SIR – I feel it only right to come out in support of our lady TD’s campaign for openness in the atrocious Mother & Baby Homes scandal.
As a ‘Blow-in’, I’m only too aware of the value we can attach to the simple existence of the ‘Constitution,’ a document that is increasingly being seen as desirable in the UK where its equivalent is the sum total of every Act of Parliament on the Statute Book, a jungle the ordinary citizen has no chance of understanding.
By simply browsing the subject on a PC, I found the State’s undertaking to us that we are entitled to ‘Personal Liberty’ unless there is a statute to the contrary. With no legal expertise I was thus able to determine for myself that there is no law against becoming pregnant when not married, nor would such an act justify the HSE in committing the woman concerned to a mental care facility. I therefore assume that any other form of detention is deemed unlawful, and probably has been since 1922.

Given material

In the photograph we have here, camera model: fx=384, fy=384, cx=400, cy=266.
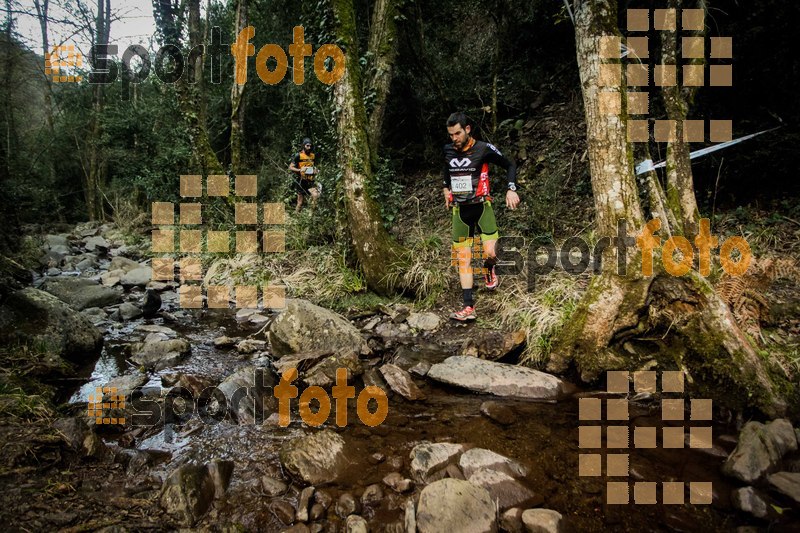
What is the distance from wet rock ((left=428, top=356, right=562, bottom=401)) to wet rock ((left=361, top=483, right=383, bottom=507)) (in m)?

Prompt A
List every term the letter puts in single quotation marks.
Prompt B
Transcribe everything in the letter from "As a ‘Blow-in’, I’m" down to "been since 1922.".

Solution A
Blow-in
Constitution
Personal Liberty

Solution B
As a ‘Blow-in’, I’m only too aware of the value we can attach to the simple existence of the ‘Constitution,’ a document that is increasingly being seen as desirable in the UK where its equivalent is the sum total of every Act of Parliament on the Statute Book, a jungle the ordinary citizen has no chance of understanding.
By simply browsing the subject on a PC, I found the State’s undertaking to us that we are entitled to ‘Personal Liberty’ unless there is a statute to the contrary. With no legal expertise I was thus able to determine for myself that there is no law against becoming pregnant when not married, nor would such an act justify the HSE in committing the woman concerned to a mental care facility. I therefore assume that any other form of detention is deemed unlawful, and probably has been since 1922.